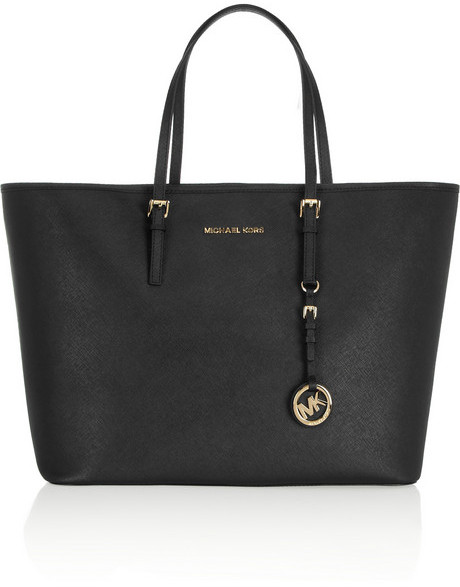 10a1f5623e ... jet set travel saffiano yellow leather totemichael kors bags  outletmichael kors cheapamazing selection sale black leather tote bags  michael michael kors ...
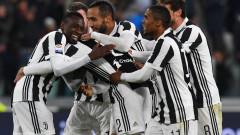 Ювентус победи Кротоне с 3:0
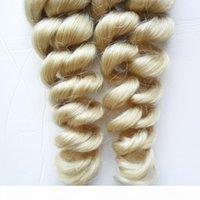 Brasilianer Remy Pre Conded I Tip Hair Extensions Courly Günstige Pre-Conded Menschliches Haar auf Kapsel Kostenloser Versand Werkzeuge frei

--

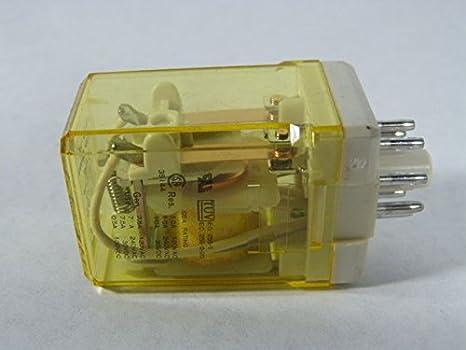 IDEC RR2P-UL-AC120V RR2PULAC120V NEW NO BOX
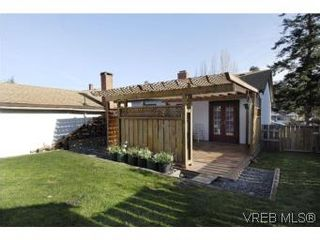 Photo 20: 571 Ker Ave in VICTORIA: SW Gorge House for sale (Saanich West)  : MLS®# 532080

▸ **Exercise**: Go to the line above that contains "10a1f5623e ... jet" and reproduce everything exactly from there through the line that contains "Brasilianer Remy Pre", leaving out the pictures.

▸ **Final answer**:
 10a1f5623e ... jet set travel saffiano yellow leather totemichael kors bags  outletmichael kors cheapamazing selection sale black leather tote bags  michael michael kors ...
 Ювентус победи Кротоне с 3:0
 Brasilianer Remy Pre Conded I Tip Hair Extensions Courly Günstige Pre-Conded Menschliches Haar auf Kapsel Kostenloser Versand Werkzeuge frei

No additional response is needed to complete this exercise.